Segment Start: Text excerpt

Loughlin, from “Full House,” and her husband, fashion designer J. Mossimo Giannulli, are among dozens of wealthy parents who federal prosecutors allege paid huge sums of money to Newport Beach businessman William “Rick” Singer to help doctor college entrance exam scores and falsify athletic records of students to enable them to secure admission to at least eight exclusive schools, including Yale, USC and UCLA.

Olivia Jade, 19, is a freshman at USC and Isabella, 20, is a sophomore, based on their dates of admission. The university confirmed their enrollment status in a statement circulated March 14. It is not clear whether the sisters are still attending classes as the university investigates students possibly connected to the scheme.


FULL COVERAGE: Dozens charged — including Hollywood actresses — in connection with college admissions scheme »

USC officials said last week it had placed holds on the accounts of students who may be tied to the scam, which bars them from registering for classes or acquiring transcripts from the college while they are under review. The university said it has notified the affected students but did not disclose the number involved.

“Following the review, we will take the proper action related to their status, up to revoking admission or expulsion,” the university said in a statement.

Yale University officials announced Monday that the Ivy League school rescinded the admission of a student in connection with the far-reaching scandal. It’s the first known case in which a family’s involvement in the scheme has resulted in a revoked admission.

Loughlin and Giannulli allegedly shelled out roughly half a million dollars to get both of their daughters into USC. The couple saw being a coxswain as their daughters’ tickets into the private college, which boasts an admission rate of 13%, even though they had never competed in the sport, according to an affidavit filed in federal court.

They began discussing the plot with Singer in April 2016 after they met with Isabella’s college counselor, according to the affidavit.


“I’d like to maybe sit with you after your session with the girls as I have some concerns and want to fully understand the game plan and make sure we have a roadmap for success as it relates to [our daughter] and getting her into a school other than ASU!” Giannulli wrote to Singer.

Singer told the couple that Isabella’s academic qualifications were “at or just below the low end of USC’s admission,” according to the affidavit. Authorities allege the couple agreed to bribe USC senior associate athletic director Donna Heinel, who also was charged in the scheme, to designate their daughter as an athletic recruit on the crew team.

After their older daughter’s admission was secured, they repeated the scam with Olivia Jade in 2017, authorities allege. Singer told the couple he would present their daughter as a crew coxswain for the L.A. Marina Club team and requested they send an “action picture.” The couple eventually sent him a photo of Olivia Jade rowing on a machine, according to the affidavit.

Heinel and men’s and women’s water polo coach Jovan Vavic were both fired after allegations came to light that they had received bribes in exchange for helping students get into USC as purported athletic recruits.

News of the cheating scandal has sent shock waves through higher education institutions across the country and heightened debate about the advantages the ultra-rich enjoy in accessing elite colleges amid intense competition in which merit alone is not enough to ensure admission.

Segment End: Text excerpt
Segment Start: Dataset

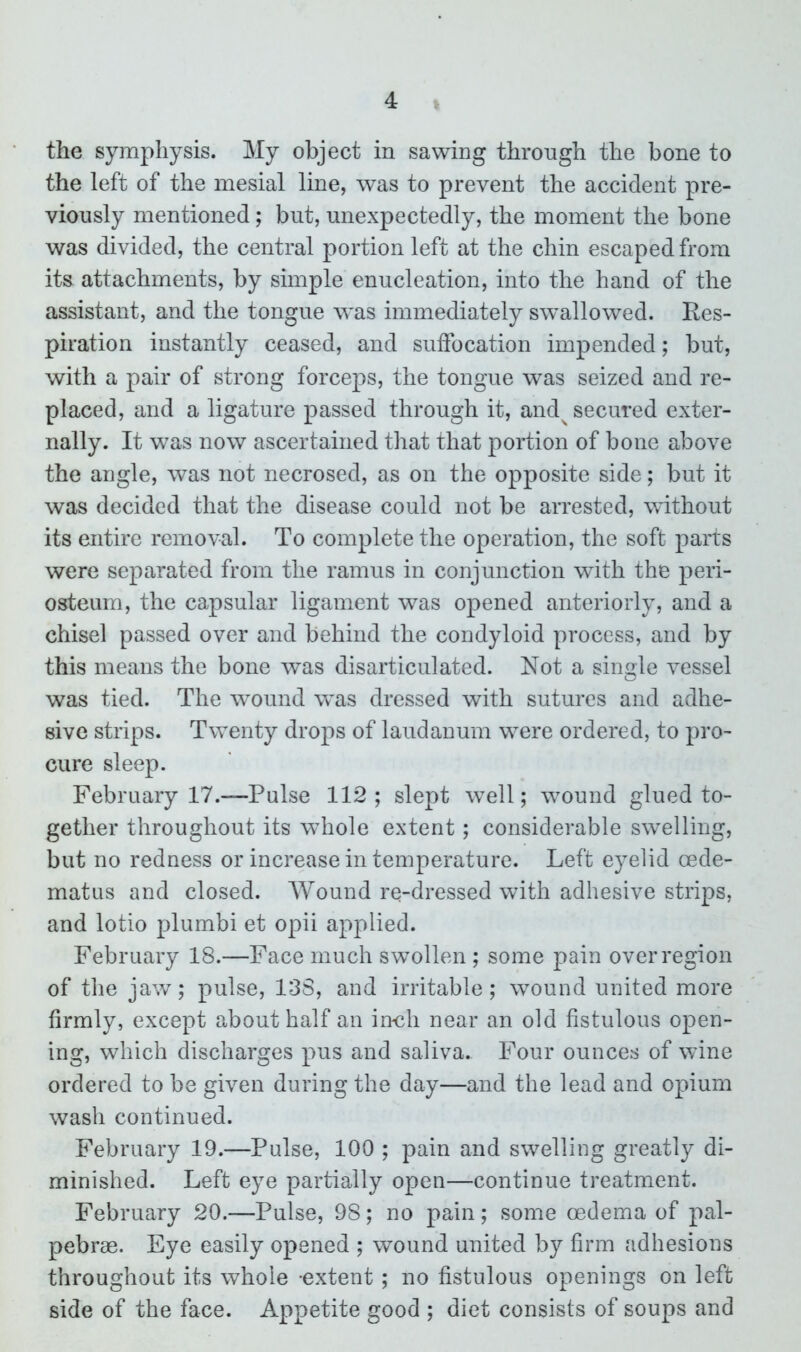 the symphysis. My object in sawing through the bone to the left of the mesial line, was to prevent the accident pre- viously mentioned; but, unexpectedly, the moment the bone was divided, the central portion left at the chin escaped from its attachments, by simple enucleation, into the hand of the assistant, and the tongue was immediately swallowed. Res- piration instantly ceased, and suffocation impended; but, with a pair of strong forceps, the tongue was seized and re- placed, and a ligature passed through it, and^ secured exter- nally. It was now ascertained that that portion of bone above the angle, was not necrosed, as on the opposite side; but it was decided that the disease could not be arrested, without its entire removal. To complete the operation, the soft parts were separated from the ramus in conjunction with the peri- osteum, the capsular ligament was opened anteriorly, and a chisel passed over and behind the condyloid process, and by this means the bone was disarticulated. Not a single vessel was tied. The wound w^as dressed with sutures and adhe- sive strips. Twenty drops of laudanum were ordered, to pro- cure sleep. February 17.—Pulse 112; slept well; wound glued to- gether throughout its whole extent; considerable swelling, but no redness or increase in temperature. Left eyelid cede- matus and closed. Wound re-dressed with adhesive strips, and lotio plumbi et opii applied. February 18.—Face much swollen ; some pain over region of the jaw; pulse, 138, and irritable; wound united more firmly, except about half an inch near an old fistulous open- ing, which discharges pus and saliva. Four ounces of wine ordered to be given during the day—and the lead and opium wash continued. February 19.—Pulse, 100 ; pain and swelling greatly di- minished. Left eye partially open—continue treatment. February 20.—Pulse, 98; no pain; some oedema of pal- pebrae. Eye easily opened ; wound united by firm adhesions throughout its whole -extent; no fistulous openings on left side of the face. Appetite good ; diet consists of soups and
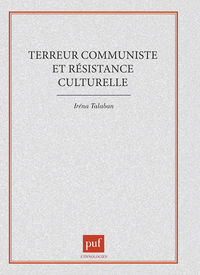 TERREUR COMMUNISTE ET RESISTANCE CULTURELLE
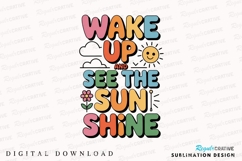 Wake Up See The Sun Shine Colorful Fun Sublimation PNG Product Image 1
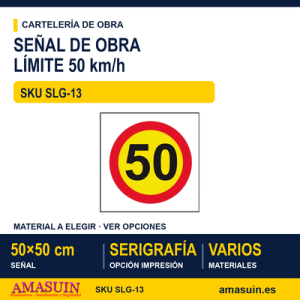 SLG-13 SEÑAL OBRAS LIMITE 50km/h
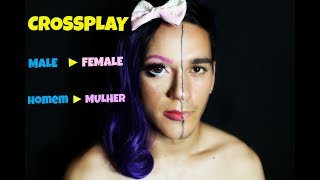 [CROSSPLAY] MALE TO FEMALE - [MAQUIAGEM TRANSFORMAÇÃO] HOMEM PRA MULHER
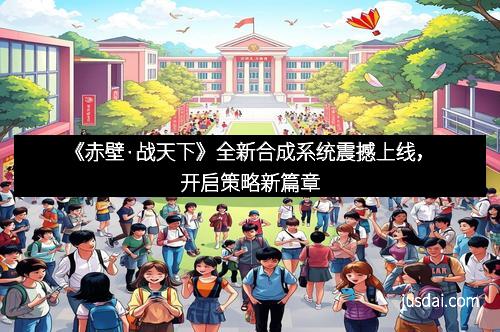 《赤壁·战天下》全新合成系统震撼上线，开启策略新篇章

Segment End: Dataset

**Work to complete:**
A – List every college or university named in the article on the college admissions scheme.
B – Echo the part of the article on the college admissions scheme that opens with the words containing "Singer told the couple that" and closes with "the crew team.".
C – According to the article on the college admissions scheme, roughly how much did Loughlin and Giannulli allegedly pay to get their daughters into USC?
The records have no connection to the text.

**Solution list:**
A – Yale, USC, UCLA, ASU

B –
Singer told the couple that Isabella’s academic qualifications were “at or just below the low end of USC’s admission,” according to the affidavit. Authorities allege the couple agreed to bribe USC senior associate athletic director Donna Heinel, who also was charged in the scheme, to designate their daughter as an athletic recruit on the crew team.

C – Roughly half a million dollars